For the study, the team analyzed 13,500 popular Android apps using MalloDroid, an extension of the Androguard reverse engineering framework. MalloDroid is capable of detecting potential vulnerabilities for MITM attacks, such as checking which types of permissions an app requires, how an app uses networking API calls, and how it treats HTTP and HTTPS. The tool also downloads and evaluates SSL certificates and assesses validation.

Of the 13,500 scanned apps, the team found 1,074 that were potentially vulnerable. The researchers went on to manually audit 100 of those apps, and they were able to successfully launch MITM attacks against 41 of them to gather a variety of sensitive information.

For instance, developers may choose for their apps to trust all certificates, regardless of who signed them or for what subject they were issued. They also may choose to allow all hostnames, meaning the application forgoes checking whether a certificate was issued for the device's address. Further, developers have the luxury of choosing to mix secure and insecure connections in the same application -- or to not use SSL at all, according to the researchers.

"This is not directly an SSL issue, but it is relevant to mention that there are no outward signs and no possibility for a common app user to check whether a secure connection is being used," according to the report. "This opens the door for attacks such as SSL stripping [i.e. replacing https with insecure http]."

These misuses or nonuses of SSL and TLS open the door to the aforementioned MITM attacks, both passive -- where the attacker can only eavesdrop on communication -- and active, where the attackers can tamper with the communication.

Specifically, researchers found that 21 of their 100 selected apps were set to trust all certificates. By giving their MITM attack proxy a self-signed certificate for the attack, the researchers were able to swipe such information as log-in credentials, webcam access, and banking data.

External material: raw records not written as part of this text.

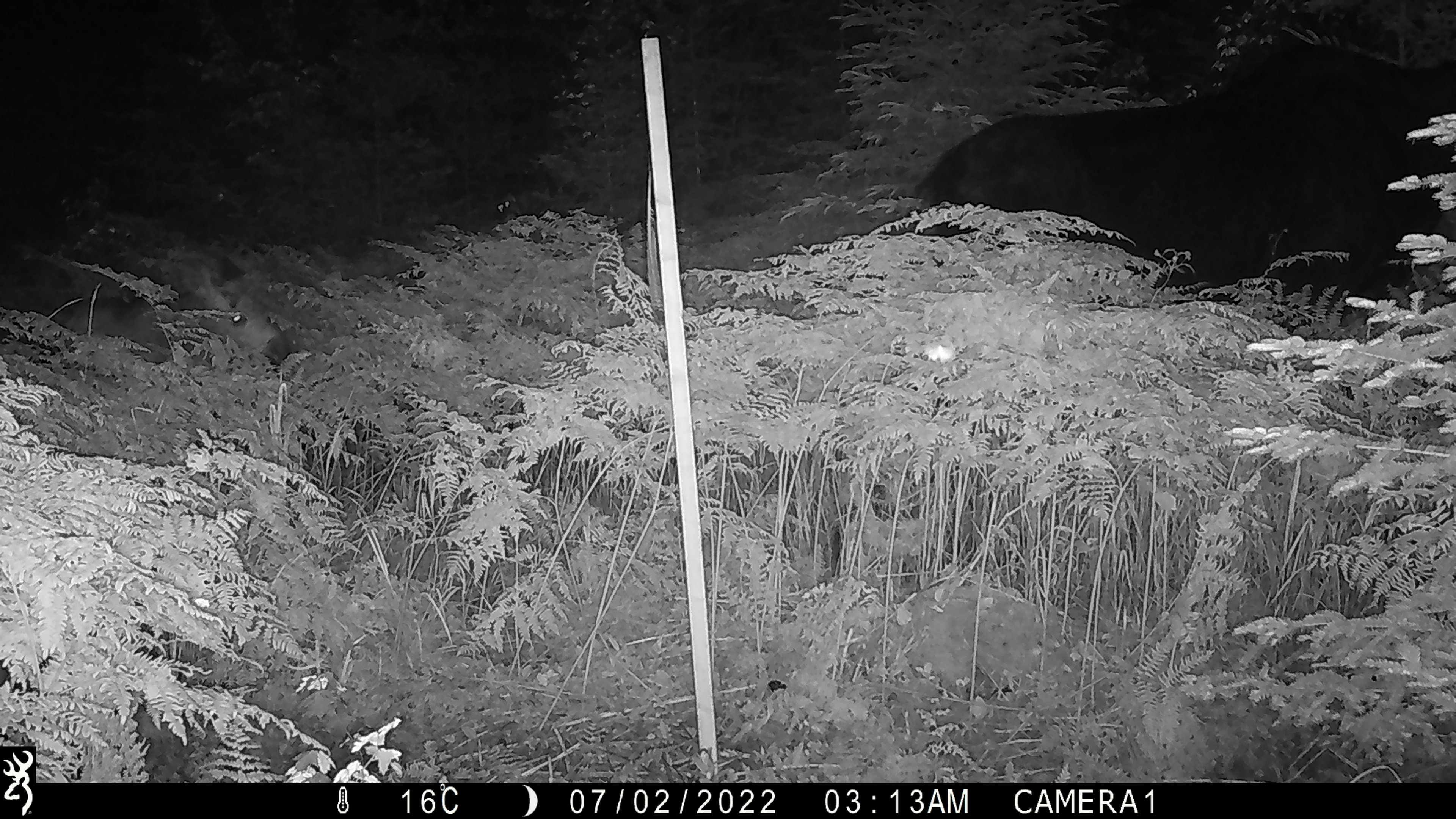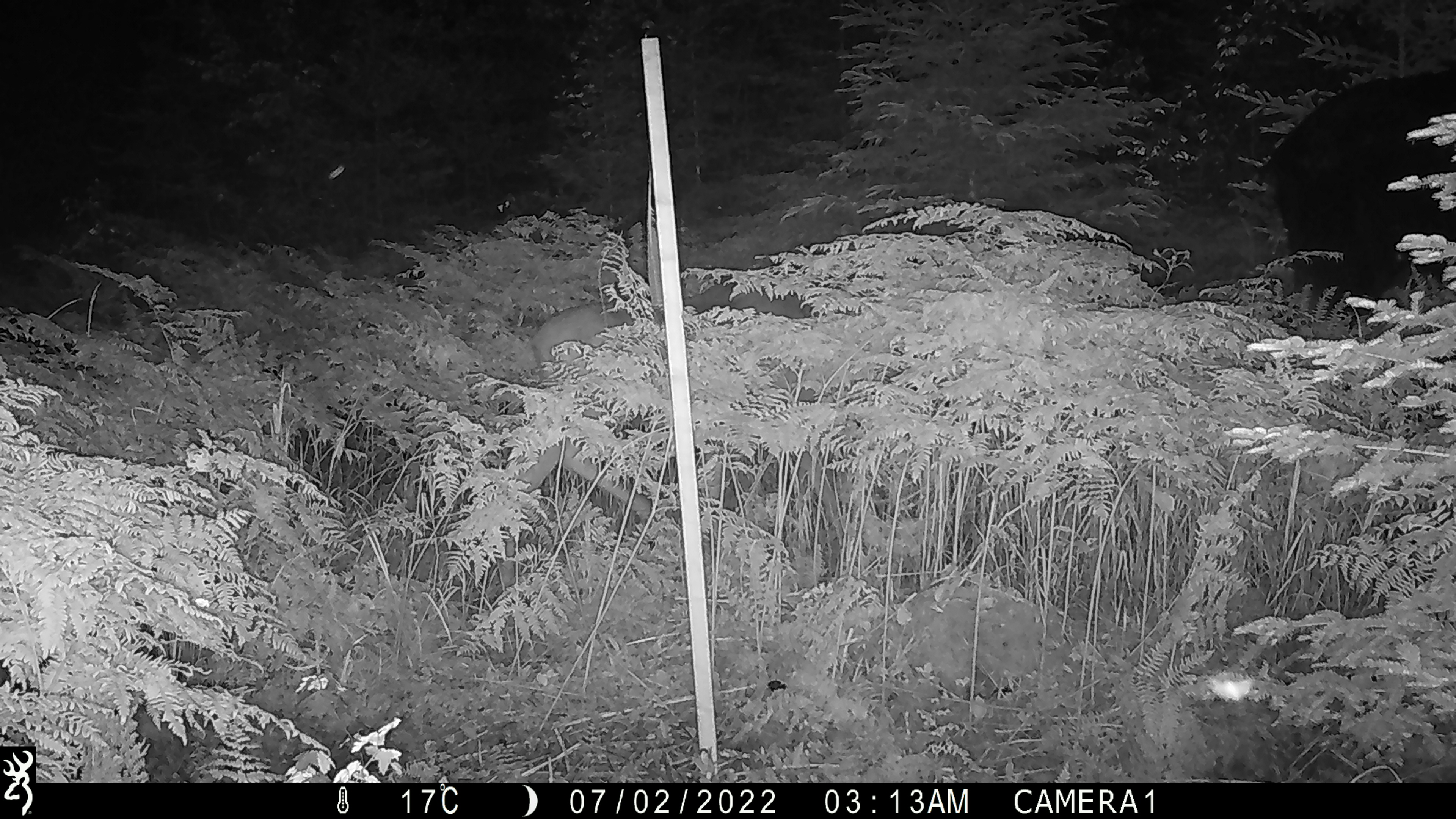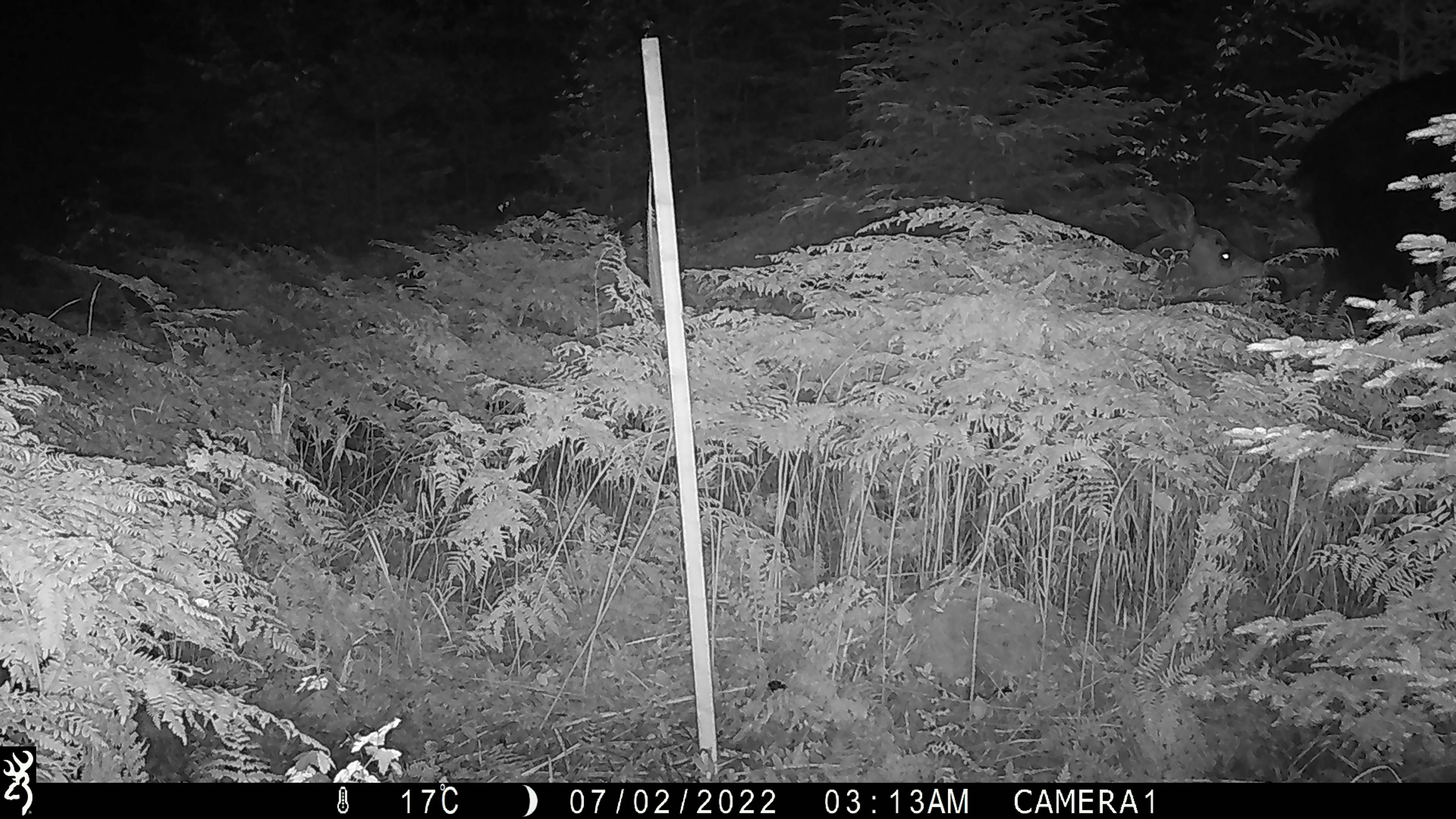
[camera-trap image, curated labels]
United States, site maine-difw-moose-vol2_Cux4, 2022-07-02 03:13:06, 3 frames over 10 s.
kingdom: Animalia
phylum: Chordata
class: Mammalia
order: Artiodactyla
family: Cervidae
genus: Alces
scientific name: Alces alces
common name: moose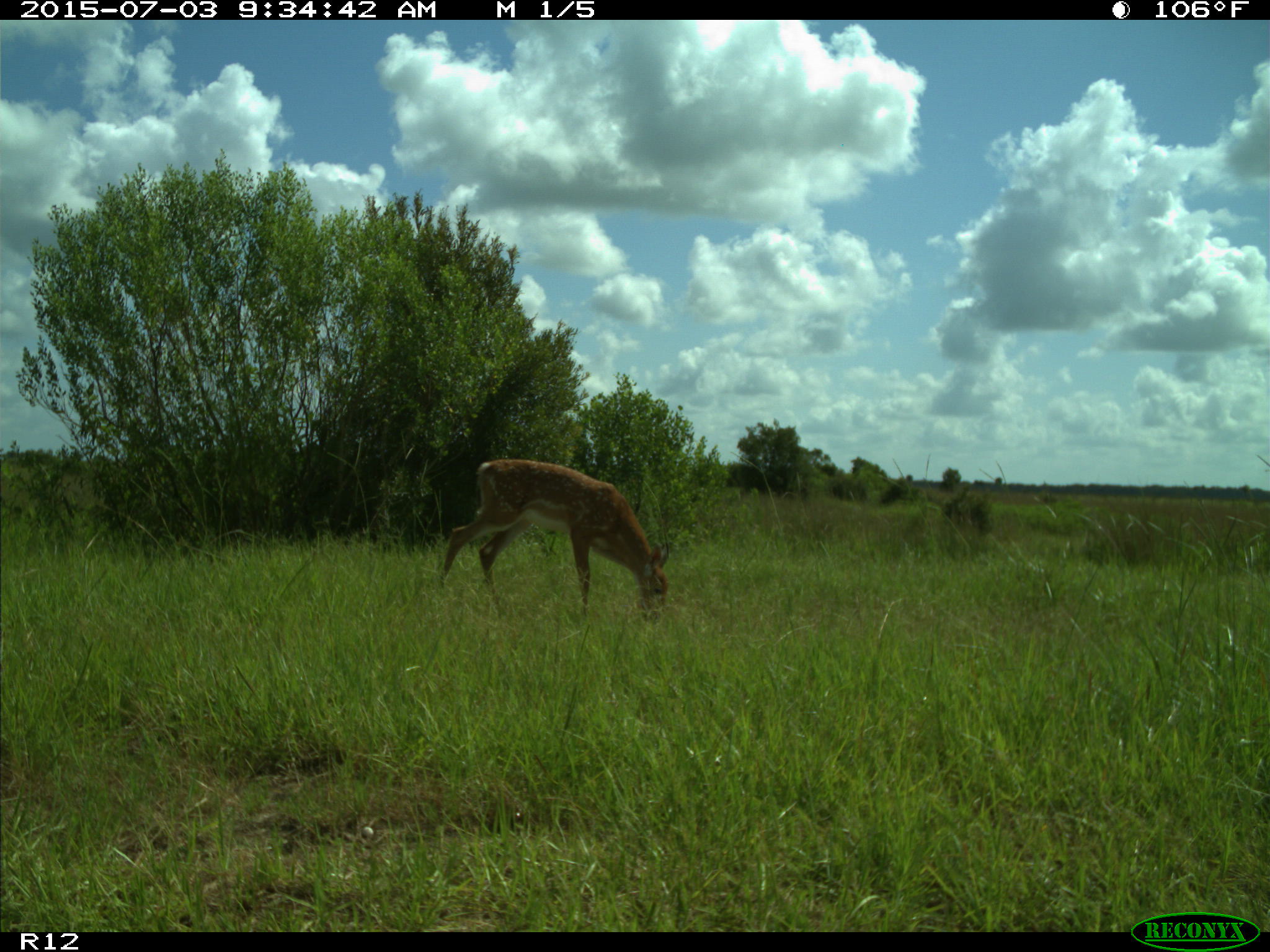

They noted one particular generic online banking app with as many as a half million users that uses separate classes for each bank containing different trust implementation. Twenty-four of the 43 banks supported were not protected from the team's attack. (The team didn't specify the name of the app, presumably to prevent widespread exploitation of the vulnerability.) The team also found a browser with an install base between 500,000 and 1 million users that mishandles SSL and trusts all certificates, thereby leaking any data the user enters.